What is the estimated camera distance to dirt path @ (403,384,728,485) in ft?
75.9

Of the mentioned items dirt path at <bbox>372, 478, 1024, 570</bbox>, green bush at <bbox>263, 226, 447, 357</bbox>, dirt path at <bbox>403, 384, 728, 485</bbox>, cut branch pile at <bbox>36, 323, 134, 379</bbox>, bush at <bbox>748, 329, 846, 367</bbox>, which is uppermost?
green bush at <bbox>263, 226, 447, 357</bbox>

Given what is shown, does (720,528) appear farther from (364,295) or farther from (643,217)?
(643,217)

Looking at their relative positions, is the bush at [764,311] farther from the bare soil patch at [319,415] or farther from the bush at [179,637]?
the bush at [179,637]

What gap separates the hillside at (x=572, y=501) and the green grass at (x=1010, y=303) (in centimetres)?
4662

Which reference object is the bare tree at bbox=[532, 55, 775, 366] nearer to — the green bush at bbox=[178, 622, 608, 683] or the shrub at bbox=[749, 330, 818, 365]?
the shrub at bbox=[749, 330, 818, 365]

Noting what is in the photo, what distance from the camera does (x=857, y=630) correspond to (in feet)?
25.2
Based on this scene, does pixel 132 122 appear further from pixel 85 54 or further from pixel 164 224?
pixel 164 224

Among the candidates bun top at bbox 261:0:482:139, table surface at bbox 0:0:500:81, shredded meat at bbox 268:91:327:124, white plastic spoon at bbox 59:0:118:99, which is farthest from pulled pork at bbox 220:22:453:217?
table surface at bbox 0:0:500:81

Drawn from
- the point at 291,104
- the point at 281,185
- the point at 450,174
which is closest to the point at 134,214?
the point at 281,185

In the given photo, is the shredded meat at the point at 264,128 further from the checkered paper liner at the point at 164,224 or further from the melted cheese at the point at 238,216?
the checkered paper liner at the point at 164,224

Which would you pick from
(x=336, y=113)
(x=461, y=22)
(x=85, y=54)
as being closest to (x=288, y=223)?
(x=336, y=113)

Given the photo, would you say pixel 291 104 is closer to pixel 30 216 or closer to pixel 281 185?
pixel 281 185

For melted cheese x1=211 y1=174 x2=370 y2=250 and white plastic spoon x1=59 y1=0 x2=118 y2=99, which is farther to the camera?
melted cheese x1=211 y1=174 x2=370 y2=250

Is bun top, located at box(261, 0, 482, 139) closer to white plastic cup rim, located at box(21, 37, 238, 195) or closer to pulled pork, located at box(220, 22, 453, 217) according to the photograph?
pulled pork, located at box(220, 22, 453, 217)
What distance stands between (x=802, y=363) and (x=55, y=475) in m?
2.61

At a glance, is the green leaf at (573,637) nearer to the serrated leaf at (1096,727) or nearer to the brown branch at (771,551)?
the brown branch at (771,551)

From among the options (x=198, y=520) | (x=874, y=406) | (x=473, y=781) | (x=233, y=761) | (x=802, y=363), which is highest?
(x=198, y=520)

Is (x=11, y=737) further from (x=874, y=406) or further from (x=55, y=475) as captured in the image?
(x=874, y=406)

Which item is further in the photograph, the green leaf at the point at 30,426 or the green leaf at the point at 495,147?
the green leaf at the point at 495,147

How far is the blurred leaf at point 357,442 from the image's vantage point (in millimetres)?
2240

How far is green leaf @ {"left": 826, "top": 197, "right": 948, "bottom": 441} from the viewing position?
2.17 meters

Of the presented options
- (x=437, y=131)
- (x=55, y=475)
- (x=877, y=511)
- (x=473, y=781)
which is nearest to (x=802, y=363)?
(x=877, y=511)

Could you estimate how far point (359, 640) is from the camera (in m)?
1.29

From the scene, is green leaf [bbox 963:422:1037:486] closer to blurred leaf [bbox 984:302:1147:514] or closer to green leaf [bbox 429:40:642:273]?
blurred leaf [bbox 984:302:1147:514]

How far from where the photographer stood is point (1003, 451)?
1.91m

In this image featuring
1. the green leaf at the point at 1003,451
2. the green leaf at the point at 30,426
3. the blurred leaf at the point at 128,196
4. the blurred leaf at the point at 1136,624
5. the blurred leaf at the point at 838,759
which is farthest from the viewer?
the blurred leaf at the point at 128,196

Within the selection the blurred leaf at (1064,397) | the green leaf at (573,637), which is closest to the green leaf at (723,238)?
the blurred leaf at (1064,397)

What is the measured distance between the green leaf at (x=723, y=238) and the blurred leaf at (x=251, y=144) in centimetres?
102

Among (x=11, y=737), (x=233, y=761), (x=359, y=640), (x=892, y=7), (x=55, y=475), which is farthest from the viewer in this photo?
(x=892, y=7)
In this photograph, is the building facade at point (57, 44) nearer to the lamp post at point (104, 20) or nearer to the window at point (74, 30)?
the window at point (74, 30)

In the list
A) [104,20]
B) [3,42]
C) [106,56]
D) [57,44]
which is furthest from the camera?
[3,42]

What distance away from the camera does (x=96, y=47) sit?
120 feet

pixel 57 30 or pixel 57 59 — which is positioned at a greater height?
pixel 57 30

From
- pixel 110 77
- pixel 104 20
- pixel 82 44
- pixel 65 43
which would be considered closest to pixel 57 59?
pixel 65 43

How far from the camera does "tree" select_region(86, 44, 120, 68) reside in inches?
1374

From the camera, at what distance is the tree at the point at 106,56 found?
-*-*-
Can you extract every line above and reproduce each one character for character?

COMPLETED EXERCISE:
What is the estimated camera distance to dirt path @ (403,384,728,485) in ft?
75.9

Of the mentioned items dirt path at <bbox>372, 478, 1024, 570</bbox>, green bush at <bbox>263, 226, 447, 357</bbox>, dirt path at <bbox>403, 384, 728, 485</bbox>, cut branch pile at <bbox>36, 323, 134, 379</bbox>, bush at <bbox>748, 329, 846, 367</bbox>, which is uppermost?
green bush at <bbox>263, 226, 447, 357</bbox>

Given what is shown, does (720,528) appear farther from (364,295) or farther from (643,217)?
(643,217)

Looking at their relative positions, is the bush at [764,311] farther from the bare soil patch at [319,415] or farther from the bush at [179,637]?
the bush at [179,637]

What gap separates the hillside at (x=572, y=501) and the green grass at (x=1010, y=303) (in centimetres)?
4662

Which reference object is the bare tree at bbox=[532, 55, 775, 366] nearer to — the green bush at bbox=[178, 622, 608, 683] or the shrub at bbox=[749, 330, 818, 365]?
the shrub at bbox=[749, 330, 818, 365]

Noting what is in the photo, what distance from the camera does (x=857, y=630) correspond to (in feet)?
25.2
Based on this scene, does pixel 132 122 appear further from pixel 85 54 or further from pixel 164 224?
pixel 164 224

Among the candidates bun top at bbox 261:0:482:139, table surface at bbox 0:0:500:81, shredded meat at bbox 268:91:327:124, white plastic spoon at bbox 59:0:118:99, which is farthest from pulled pork at bbox 220:22:453:217?
table surface at bbox 0:0:500:81

Drawn from
- the point at 291,104
- the point at 281,185
- the point at 450,174
which is closest to the point at 134,214?
the point at 281,185

In the given photo, is the shredded meat at the point at 264,128 further from the checkered paper liner at the point at 164,224 or further from the melted cheese at the point at 238,216?
the checkered paper liner at the point at 164,224

Which would you pick from
(x=336, y=113)
(x=461, y=22)
(x=85, y=54)
as being closest to (x=288, y=223)?
(x=336, y=113)

Given the photo, would you say pixel 291 104 is closer to pixel 30 216 or closer to pixel 281 185?
pixel 281 185

For melted cheese x1=211 y1=174 x2=370 y2=250 and white plastic spoon x1=59 y1=0 x2=118 y2=99, which is farther to the camera?
melted cheese x1=211 y1=174 x2=370 y2=250

Is bun top, located at box(261, 0, 482, 139) closer to white plastic cup rim, located at box(21, 37, 238, 195) or closer to pulled pork, located at box(220, 22, 453, 217) according to the photograph?
pulled pork, located at box(220, 22, 453, 217)
What distance stands between (x=802, y=363) and (x=55, y=475) in m?
2.61

At a glance, is the green leaf at (573,637) nearer to the serrated leaf at (1096,727) or nearer to the brown branch at (771,551)?
the brown branch at (771,551)

From among the options (x=198, y=520) | (x=874, y=406) | (x=473, y=781) | (x=233, y=761) | (x=802, y=363), which is highest?
(x=198, y=520)

Is (x=11, y=737) further from (x=874, y=406) or further from (x=55, y=475) as captured in the image?
(x=874, y=406)

Which item is further in the photograph, the green leaf at the point at 30,426 or the green leaf at the point at 495,147?
the green leaf at the point at 495,147

How far is the blurred leaf at point 357,442 from the image's vantage point (in millimetres)?
2240

How far is green leaf @ {"left": 826, "top": 197, "right": 948, "bottom": 441} from the viewing position?
2.17 meters

Of the presented options
- (x=437, y=131)
- (x=55, y=475)
- (x=877, y=511)
- (x=473, y=781)
which is nearest to (x=802, y=363)?
(x=877, y=511)

Could you estimate how far point (359, 640) is from the camera (in m)?
1.29

From the scene, is green leaf [bbox 963:422:1037:486] closer to blurred leaf [bbox 984:302:1147:514] or closer to green leaf [bbox 429:40:642:273]?
blurred leaf [bbox 984:302:1147:514]

How far from where the photographer stood is point (1003, 451)?
1.91m

In this image featuring
1. the green leaf at the point at 1003,451
2. the green leaf at the point at 30,426
3. the blurred leaf at the point at 128,196
4. the blurred leaf at the point at 1136,624
5. the blurred leaf at the point at 838,759
which is farthest from the viewer?
the blurred leaf at the point at 128,196

Within the selection the blurred leaf at (1064,397) | the green leaf at (573,637), which is closest to the green leaf at (723,238)?
the blurred leaf at (1064,397)

What is the measured distance between the green leaf at (x=723, y=238) and the blurred leaf at (x=251, y=144) in centimetres?
102

Among (x=11, y=737), (x=233, y=761), (x=359, y=640), (x=892, y=7), (x=55, y=475), which is farthest from the viewer in this photo?
(x=892, y=7)
In this photograph, is the building facade at point (57, 44) nearer to the lamp post at point (104, 20) or nearer to the window at point (74, 30)?
the window at point (74, 30)

In the list
A) [104,20]
B) [3,42]
C) [106,56]
D) [57,44]
which is furthest from the camera?
[3,42]

What distance away from the camera does (x=96, y=47) sit?
120 feet

pixel 57 30 or pixel 57 59 — which is positioned at a greater height?
pixel 57 30

From
- pixel 110 77
- pixel 104 20
- pixel 82 44
- pixel 65 43
which would be considered closest to pixel 57 59?
pixel 65 43

How far from the camera does "tree" select_region(86, 44, 120, 68) reside in inches?
1374

From the camera, at what distance is the tree at the point at 106,56 found?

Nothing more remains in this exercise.